═══ The input
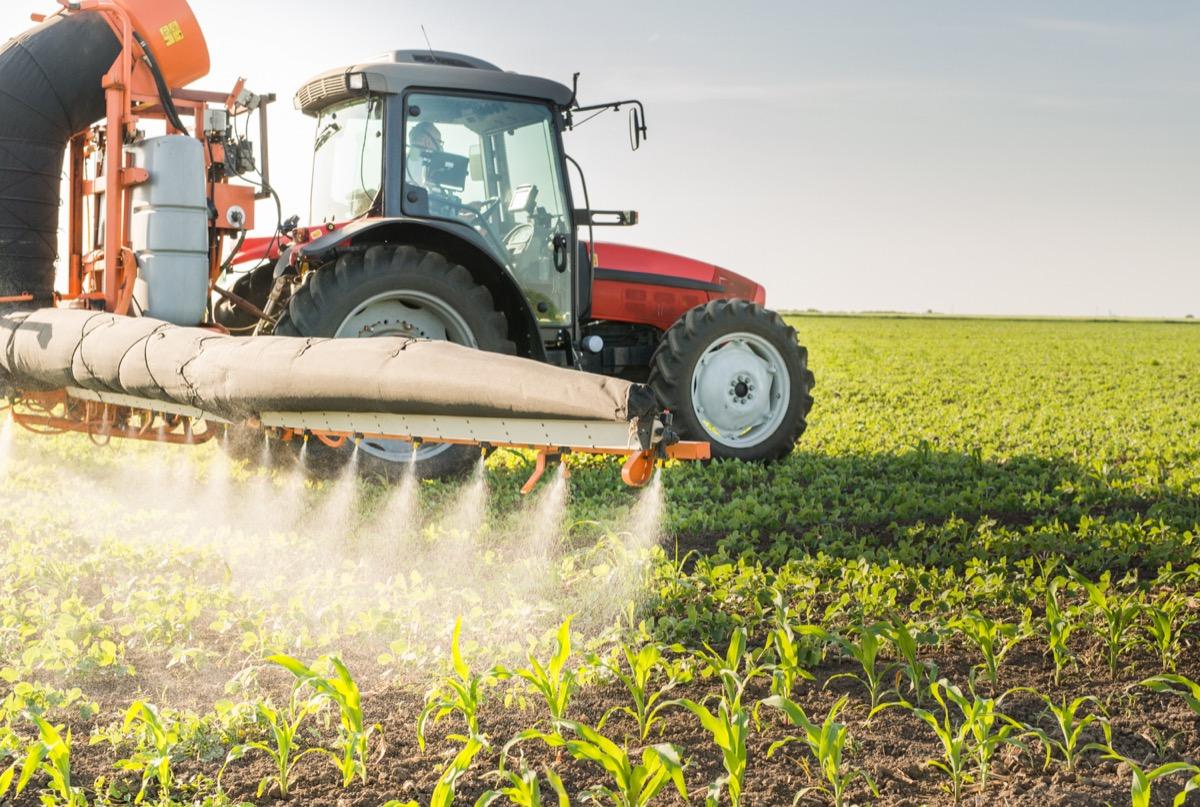 Spraying farm with pesticides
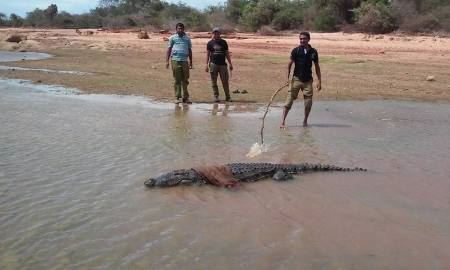 Releasing of 9.5 feet croc fallen into a Agri well in Meegahajadura - Hambanthota on 20.Sept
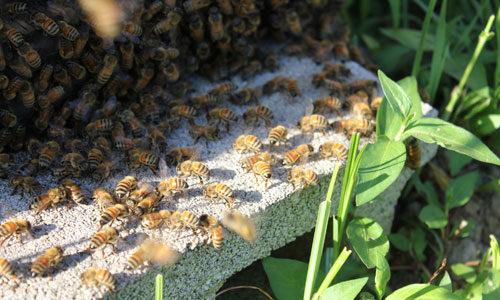 初夏採れ蜜 発売開始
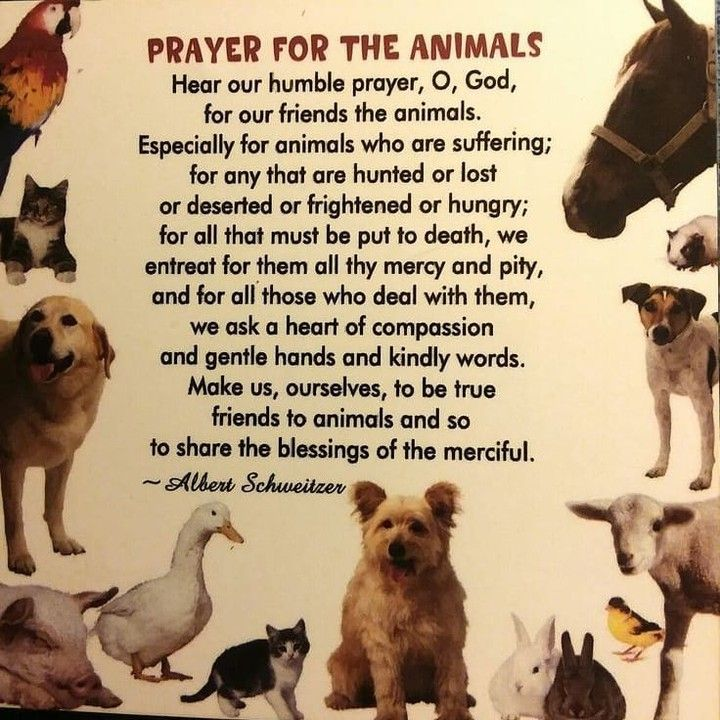 Art4Petz posted to Instagram Prayer for the animals more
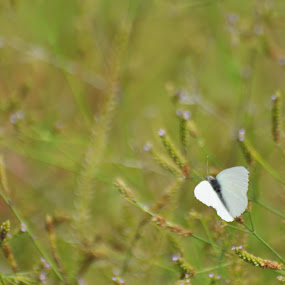 Butterfly by Belinda O'Connor - Nature Up Close Other Natural Objects ( butterfly, white butterfly )
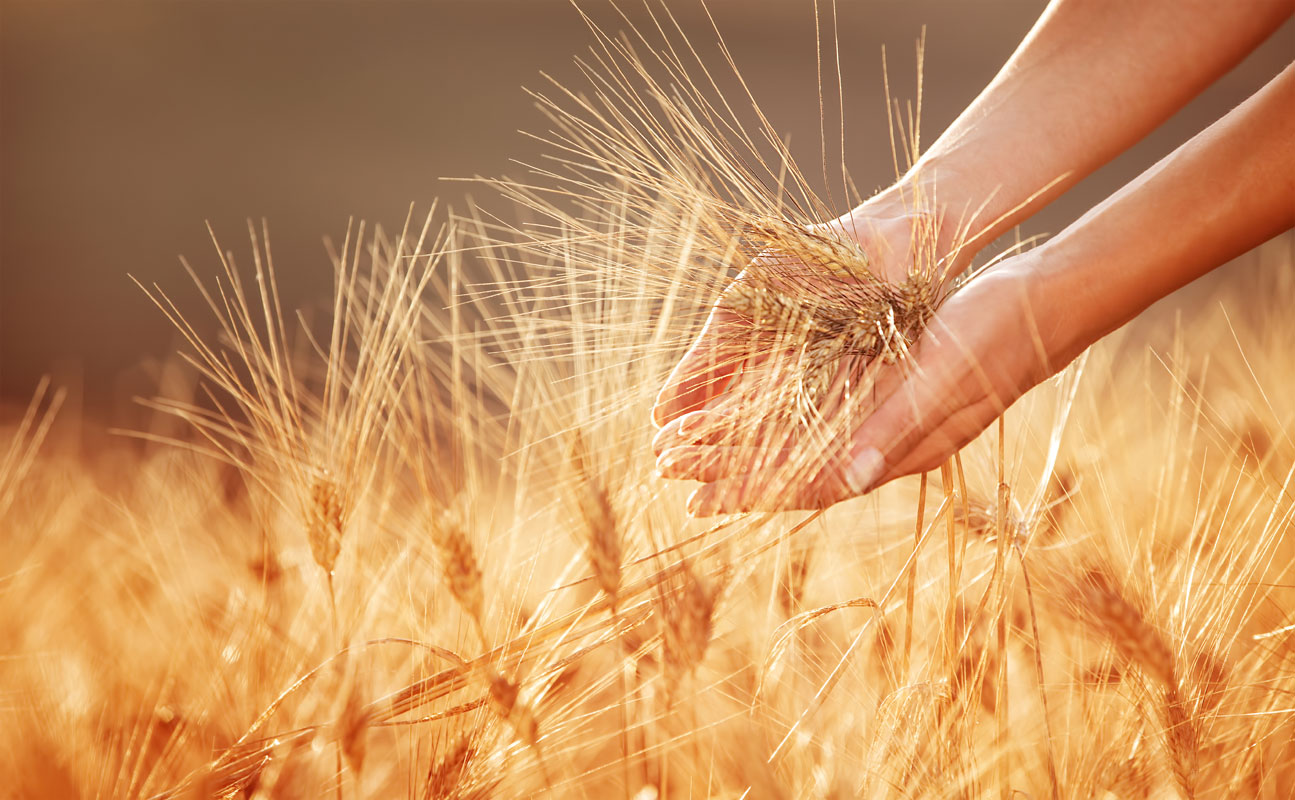 Fertilizer Day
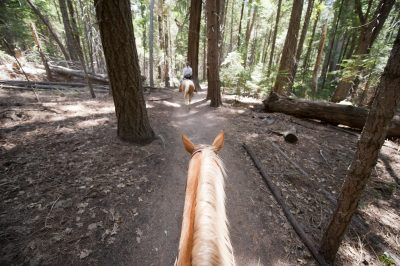 Photo: Horses are ridden through King's Canyon National Park.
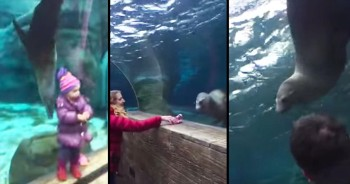 Sea Lion Plays Game With Little Girl's Glove At Aquarium
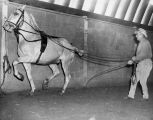"""Ben Hur"" horse trained"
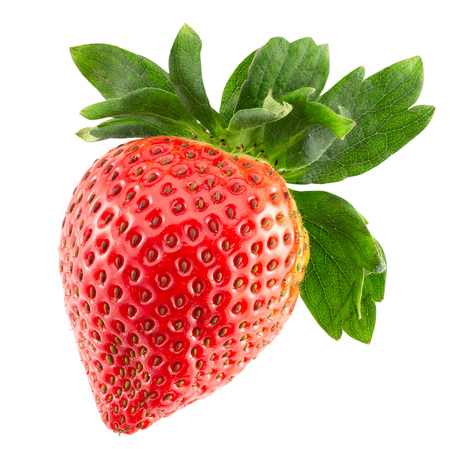 strawberry isolated on a white background. 写真素材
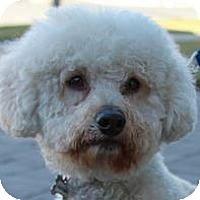 Adopt A Pet :: Aimee - La Costa, CA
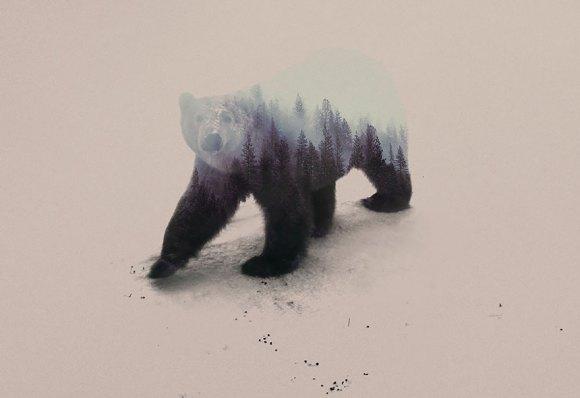 Fotos de dupla exposição - animais e floresta 19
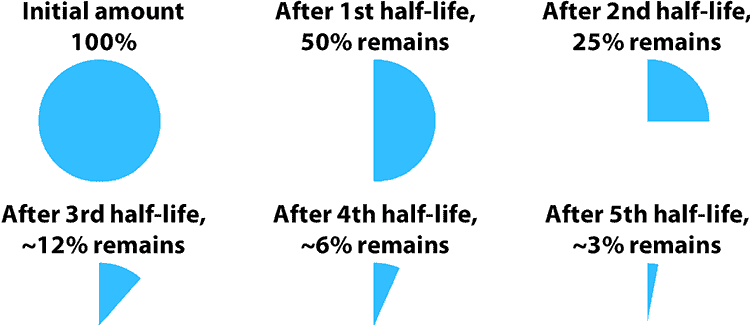 amount left after each half life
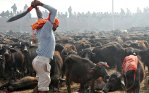 A Hindu devotee slaughters a buffalo as an offering to a Hindu goddess. Photo credit: AFP/Getty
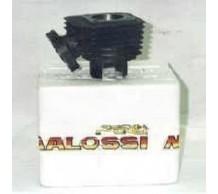 Malossi 70cc cilinderkit Honda Bali / SFX / X8R
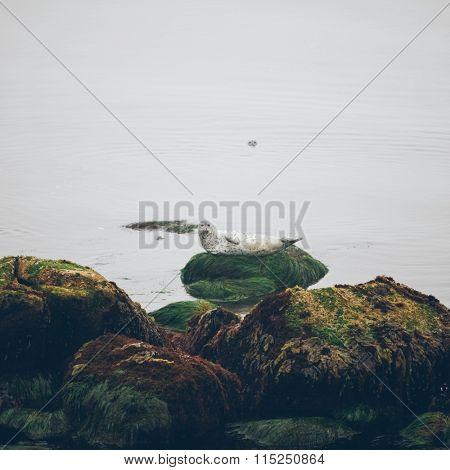 seal lying on the rock of beach, usa.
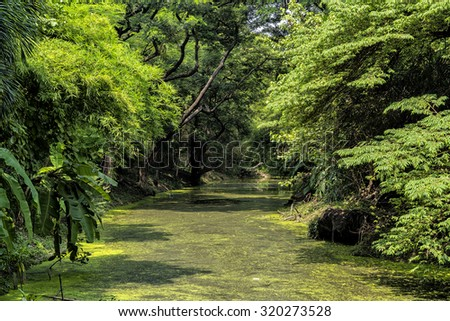 Green trees covered small canal filled with duckweeds in the public park.  - stock photo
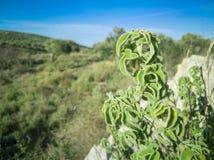 Frischer roher Salbei im Berg Kraut des wilden Salbeis wächst auf dem Feld Griechische Kräuter stockbild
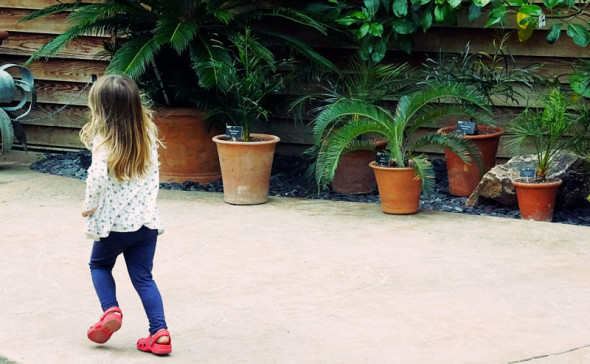 Pod running past potted plants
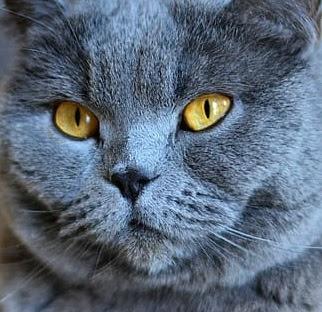 Korat vs Russian Blue Cat Personality, Size, Lifespan, Price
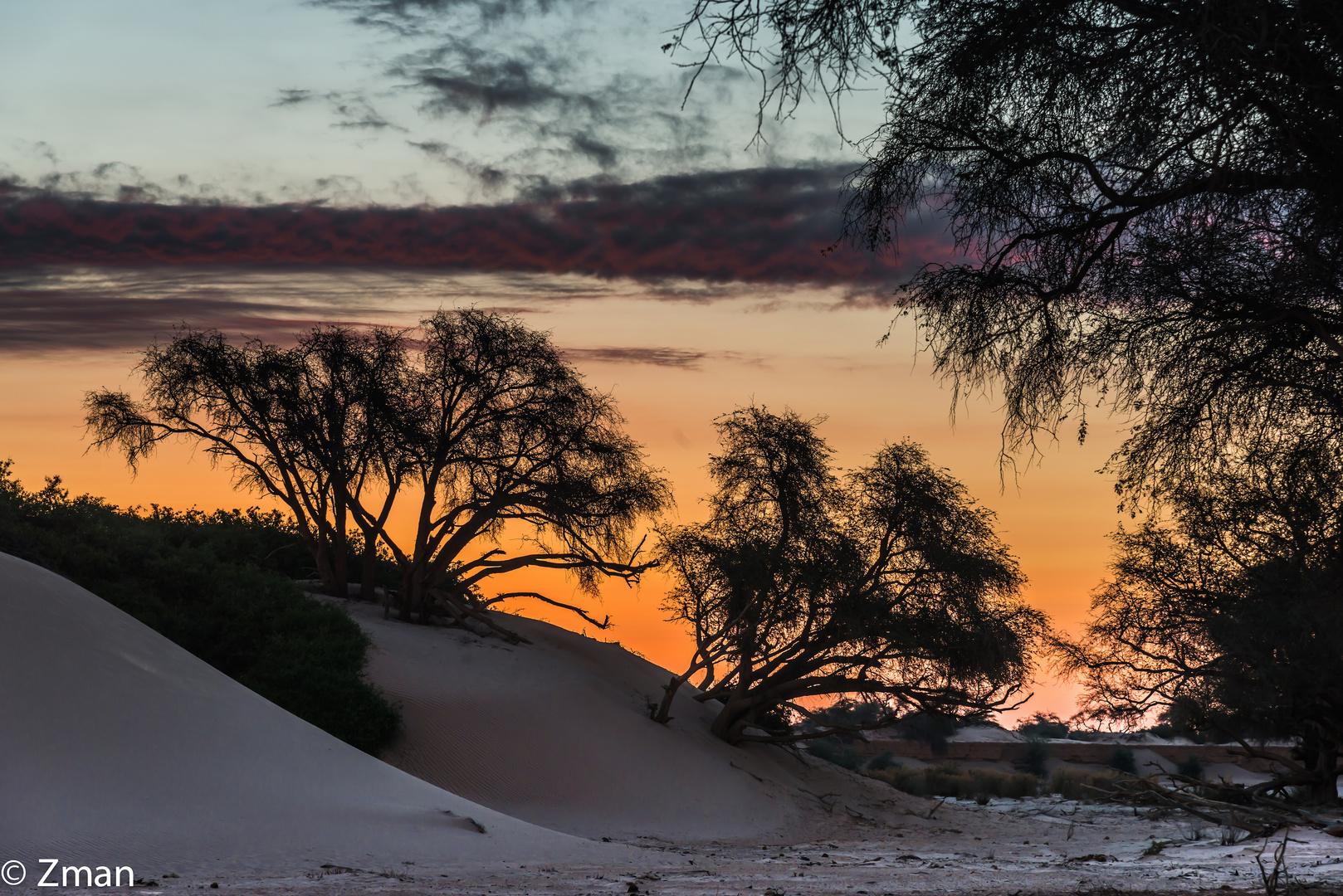 Sunset in The Namibian Desert 04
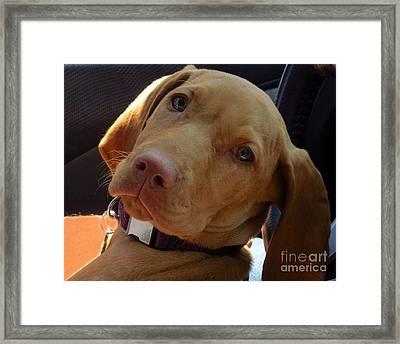 Lazy Dazy Dog Framed Print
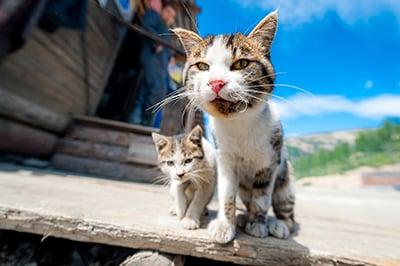 Toulavé kočky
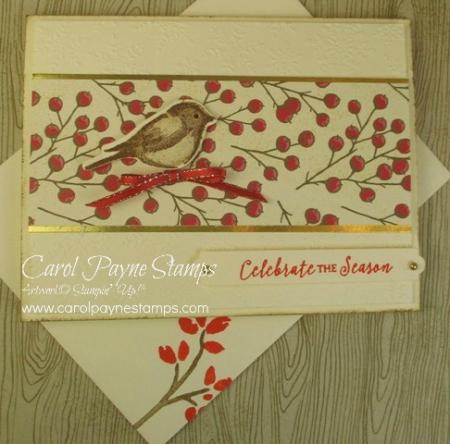Stampin_up_birds_&_branches_carolpaynestamps3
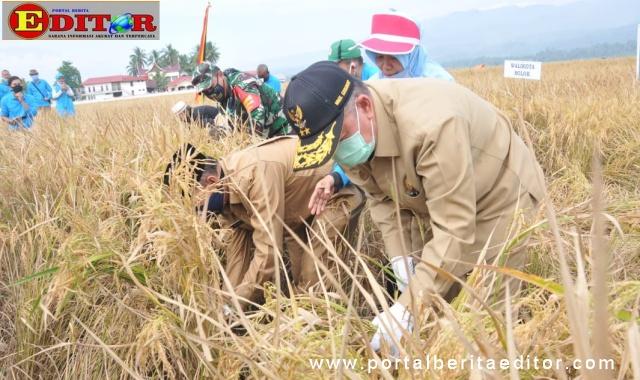 Wagub Nasrul Abit saat memotong padi pakai arit.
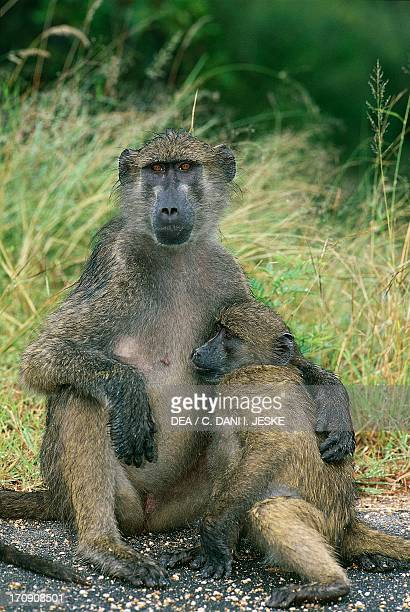 Black baboon with baby Kruger National Park South Africa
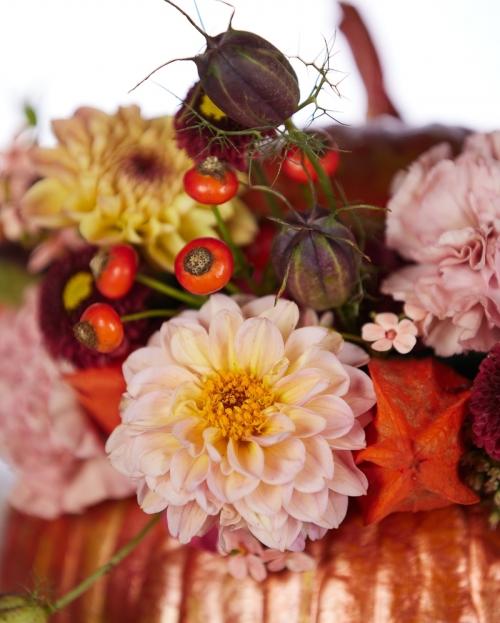 Aranjament floral Un dovleac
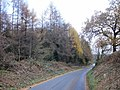 Edge of Gwern-y-Ceffla wood - geograph.org.uk - 1588620.jpg
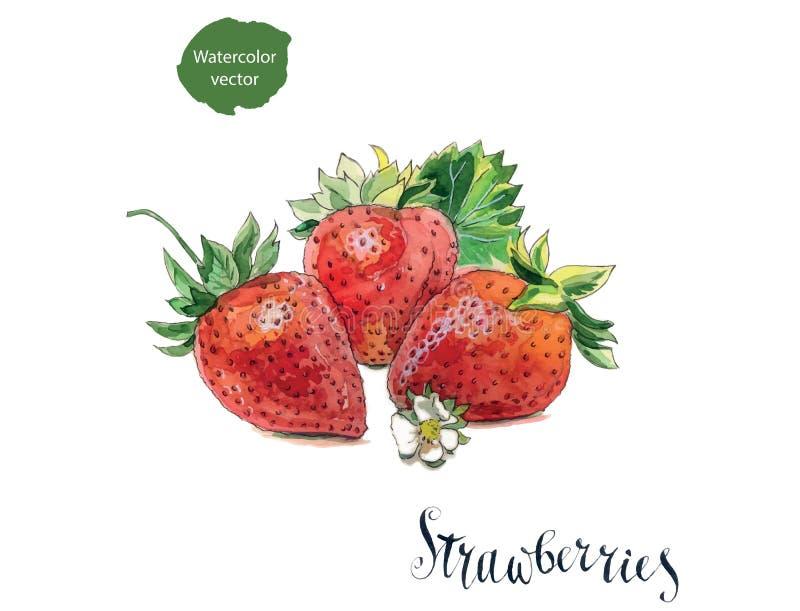 与花和叶子的3个新鲜的草莓 库存例证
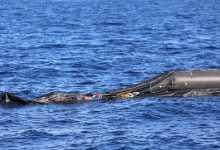Photo of المنظمة الدولية للهجرة: مهربون يلقون بعشرات المهاجرين الأفارقة في البحر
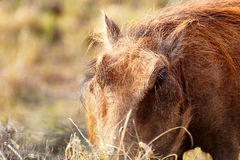 Warthog with his head in the grass. Close up of a Warthog with his head in the grass Stock Photography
══════
About this task:
Reproduce the lines of the data that run from the one containing "Aranjament floral Un dovleac" to the final line, both included, exactly as they appear and without the pictures.

Exercise result:
 Aranjament floral Un dovleac
 Edge of Gwern-y-Ceffla wood - geograph.org.uk - 1588620.jpg
 与花和叶子的3个新鲜的草莓 库存例证
Photo of المنظمة الدولية للهجرة: مهربون يلقون بعشرات المهاجرين الأفارقة في البحر
 Warthog with his head in the grass. Close up of a Warthog with his head in the grass Stock Photography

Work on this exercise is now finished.